─── EXCERPT PROVIDED

The Immigration Question

by Daniel T. Griswold

Daniel Griswold is associate director of the Center for Trade Policy Studies at the Cato Institute. He is author of the new Cato study, "Willing Workers: Fixing the Problem of Illegal Mexican Migration to the United States."

November 20, 2002

A common argument against immigration, and certainly the one that gives me the most pause, is that immigrants end up voting for liberal politicians and big government. The implication is that, if immigration continues unabated, the Republican party will be relegated to permanent minority status.

The argument sounds plausible. The largest single immigrant group is from Mexico, and Hispanics already vote about 2-1 for the Democratic party. If Mexican immigration is not restricted, today's Mexican workers could become tomorrow's Mexican-American voters, providing the margin of victory for liberal Democrats in future elections.

But the GOP's surprising gains in the November 5 election should give pause to immigration opponents. Following decades of "mass immigration" --to use their favorite buzz phrase -- the Republican party has seldom had it so good. Republicans today have gained political parity at every level. The party now controls the White House, both houses of Congress, and a majority of state legislative chambers and governors' mansions. If immigration is poison for the GOP, let's have another round on the house!

In his latest apocalyptic tome, The Death of the West, former Republican Pat Buchanan claimed that rising levels of immigration have killed the Reagan coalition. According to Buchanan, the Immigration Act of 1965, which allowed greater non-European immigration, "broke the GOP lock on the presidency." I wonder what country Buchanan has been living in. Of the nine presidential elections leading up to 1965, Republicans won only two; of the nine elections since, Republicans have won six. Buchanan himself spent $12 million in taxpayer funds as a presidential candidate in 2000 to spread his anti-immigration message and won less than 0.5 percent of the vote -- hardly a blueprint for political success.

In fact, 1965 was the nadir of Republican fortunes, not the heyday. Back then, Democrats not only owned the White House but commanded huge majorities in the House, Senate, and most state capitals. Not a single member of the Texas House delegation in 1965 was a Republican. And that was at a time when immigrant influence in American life was at low tide, when both the rate of immigration and the percentage of Americans who were foreign-born were far lower than today.

──────

### THE TASKS
A. Decide whether each statement agrees with the immigration essay, answering yes or no and quoting the deciding words. (i) Republicans won six of the nine presidential elections after 1965. (ii) Buchanan received more than 1 percent of the vote as a presidential candidate in 2000. (iii) Some members of the Texas House delegation in 1965 were Republicans.
B. List every distinct year written as a four-digit number in the immigration essay, in order of first appearance.
The lines after this point have nothing to do with the immigration essay.

─── DATASET EXCERPTS

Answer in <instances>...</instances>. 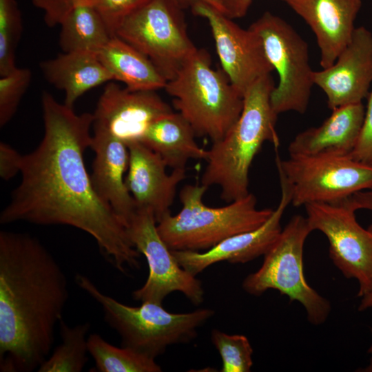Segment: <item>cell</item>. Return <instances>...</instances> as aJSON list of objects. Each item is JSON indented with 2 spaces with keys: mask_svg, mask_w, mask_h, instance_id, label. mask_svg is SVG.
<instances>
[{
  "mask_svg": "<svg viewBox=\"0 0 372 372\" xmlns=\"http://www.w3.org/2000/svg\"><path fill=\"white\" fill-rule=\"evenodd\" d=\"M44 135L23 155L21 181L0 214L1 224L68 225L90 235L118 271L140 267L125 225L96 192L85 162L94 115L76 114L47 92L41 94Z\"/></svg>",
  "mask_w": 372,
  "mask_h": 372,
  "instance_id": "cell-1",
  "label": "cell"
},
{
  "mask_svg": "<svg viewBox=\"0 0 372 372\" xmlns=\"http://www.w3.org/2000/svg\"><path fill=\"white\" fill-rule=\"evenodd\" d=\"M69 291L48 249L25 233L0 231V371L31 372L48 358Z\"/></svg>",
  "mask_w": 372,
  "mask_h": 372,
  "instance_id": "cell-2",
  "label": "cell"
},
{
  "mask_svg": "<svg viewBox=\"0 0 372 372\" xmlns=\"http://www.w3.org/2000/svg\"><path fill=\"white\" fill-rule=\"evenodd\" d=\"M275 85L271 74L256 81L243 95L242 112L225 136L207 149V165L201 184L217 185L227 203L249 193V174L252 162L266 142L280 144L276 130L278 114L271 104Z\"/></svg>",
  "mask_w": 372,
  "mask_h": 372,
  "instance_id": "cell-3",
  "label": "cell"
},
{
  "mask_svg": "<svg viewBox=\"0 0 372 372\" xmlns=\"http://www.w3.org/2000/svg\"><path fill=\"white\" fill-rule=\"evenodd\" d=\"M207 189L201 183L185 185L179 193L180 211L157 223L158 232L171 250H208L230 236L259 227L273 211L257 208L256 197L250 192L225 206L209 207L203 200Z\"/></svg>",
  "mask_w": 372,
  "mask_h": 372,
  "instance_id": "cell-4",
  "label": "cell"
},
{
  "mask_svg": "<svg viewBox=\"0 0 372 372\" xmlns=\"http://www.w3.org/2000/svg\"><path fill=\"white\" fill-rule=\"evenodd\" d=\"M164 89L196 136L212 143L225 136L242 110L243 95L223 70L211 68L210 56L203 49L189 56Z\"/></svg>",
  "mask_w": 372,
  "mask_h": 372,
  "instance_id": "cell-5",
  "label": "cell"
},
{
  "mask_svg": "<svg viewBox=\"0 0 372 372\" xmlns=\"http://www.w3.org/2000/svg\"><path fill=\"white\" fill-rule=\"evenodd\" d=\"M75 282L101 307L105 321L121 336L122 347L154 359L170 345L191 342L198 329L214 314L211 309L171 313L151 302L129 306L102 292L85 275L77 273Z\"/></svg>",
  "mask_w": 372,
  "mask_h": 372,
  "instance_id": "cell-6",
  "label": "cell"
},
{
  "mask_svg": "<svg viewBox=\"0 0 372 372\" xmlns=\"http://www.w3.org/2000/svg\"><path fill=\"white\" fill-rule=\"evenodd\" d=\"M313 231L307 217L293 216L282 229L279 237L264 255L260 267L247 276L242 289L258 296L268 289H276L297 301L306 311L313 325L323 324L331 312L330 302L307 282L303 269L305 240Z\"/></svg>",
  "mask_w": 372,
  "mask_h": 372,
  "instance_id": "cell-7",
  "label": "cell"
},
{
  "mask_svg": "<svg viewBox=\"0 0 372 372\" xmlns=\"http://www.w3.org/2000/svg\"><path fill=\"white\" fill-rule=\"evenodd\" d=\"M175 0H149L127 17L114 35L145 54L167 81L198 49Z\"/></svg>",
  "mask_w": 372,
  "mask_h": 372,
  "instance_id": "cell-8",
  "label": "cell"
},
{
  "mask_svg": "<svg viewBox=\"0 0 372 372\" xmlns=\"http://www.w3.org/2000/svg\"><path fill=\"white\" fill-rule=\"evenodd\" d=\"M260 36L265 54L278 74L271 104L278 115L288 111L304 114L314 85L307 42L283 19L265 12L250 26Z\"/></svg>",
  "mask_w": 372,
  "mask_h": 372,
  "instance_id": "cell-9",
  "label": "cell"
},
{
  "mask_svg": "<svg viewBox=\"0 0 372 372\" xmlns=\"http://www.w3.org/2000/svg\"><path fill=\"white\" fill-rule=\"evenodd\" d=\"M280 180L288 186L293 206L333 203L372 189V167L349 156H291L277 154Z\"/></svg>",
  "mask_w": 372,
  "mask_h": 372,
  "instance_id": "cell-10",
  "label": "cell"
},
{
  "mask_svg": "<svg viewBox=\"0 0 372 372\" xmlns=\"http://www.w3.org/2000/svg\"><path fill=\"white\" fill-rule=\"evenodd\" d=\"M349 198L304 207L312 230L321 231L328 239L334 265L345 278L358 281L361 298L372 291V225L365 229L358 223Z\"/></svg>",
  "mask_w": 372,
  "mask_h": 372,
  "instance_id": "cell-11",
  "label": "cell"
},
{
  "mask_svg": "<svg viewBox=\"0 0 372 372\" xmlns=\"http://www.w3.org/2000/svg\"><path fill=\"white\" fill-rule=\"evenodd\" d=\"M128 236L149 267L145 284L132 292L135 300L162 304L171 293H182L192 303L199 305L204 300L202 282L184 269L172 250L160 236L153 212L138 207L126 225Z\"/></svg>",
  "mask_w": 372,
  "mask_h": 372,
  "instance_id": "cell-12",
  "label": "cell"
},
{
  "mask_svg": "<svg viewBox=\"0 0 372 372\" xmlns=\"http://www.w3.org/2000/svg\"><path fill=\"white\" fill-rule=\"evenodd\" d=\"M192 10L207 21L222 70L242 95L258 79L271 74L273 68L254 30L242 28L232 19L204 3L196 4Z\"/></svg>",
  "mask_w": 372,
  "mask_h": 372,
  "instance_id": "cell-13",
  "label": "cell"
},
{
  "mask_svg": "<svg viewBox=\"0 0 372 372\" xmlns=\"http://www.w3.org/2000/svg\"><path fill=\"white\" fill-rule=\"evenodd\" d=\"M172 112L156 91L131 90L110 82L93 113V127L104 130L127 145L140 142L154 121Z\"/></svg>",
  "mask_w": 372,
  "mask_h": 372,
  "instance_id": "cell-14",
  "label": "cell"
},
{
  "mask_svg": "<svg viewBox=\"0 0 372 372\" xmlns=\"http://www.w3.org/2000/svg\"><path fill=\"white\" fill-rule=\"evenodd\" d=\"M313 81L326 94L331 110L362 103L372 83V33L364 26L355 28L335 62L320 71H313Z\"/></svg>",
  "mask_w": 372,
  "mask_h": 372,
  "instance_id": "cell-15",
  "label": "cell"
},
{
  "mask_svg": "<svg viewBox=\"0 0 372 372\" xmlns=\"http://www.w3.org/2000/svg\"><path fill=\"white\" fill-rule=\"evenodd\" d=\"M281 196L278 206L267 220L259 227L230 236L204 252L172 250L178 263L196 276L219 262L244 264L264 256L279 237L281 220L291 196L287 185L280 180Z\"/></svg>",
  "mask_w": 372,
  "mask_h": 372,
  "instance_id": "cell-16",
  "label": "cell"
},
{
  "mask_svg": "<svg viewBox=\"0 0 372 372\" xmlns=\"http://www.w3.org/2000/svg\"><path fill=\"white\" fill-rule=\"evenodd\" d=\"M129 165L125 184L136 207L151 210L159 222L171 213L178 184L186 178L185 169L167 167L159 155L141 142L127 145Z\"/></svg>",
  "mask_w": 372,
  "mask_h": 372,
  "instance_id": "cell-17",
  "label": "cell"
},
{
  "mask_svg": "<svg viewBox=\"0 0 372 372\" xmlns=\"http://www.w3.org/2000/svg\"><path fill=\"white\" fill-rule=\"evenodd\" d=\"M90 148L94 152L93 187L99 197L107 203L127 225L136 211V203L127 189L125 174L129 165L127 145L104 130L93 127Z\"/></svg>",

──────

### RESPONSES IN ORDER
A.
(i) Yes: "of the nine elections since, Republicans have won six."
(ii) No: "won less than 0.5 percent of the vote"
(iii) No: "Not a single member of the Texas House delegation in 1965 was a Republican."

B. 2002, 1965, 2000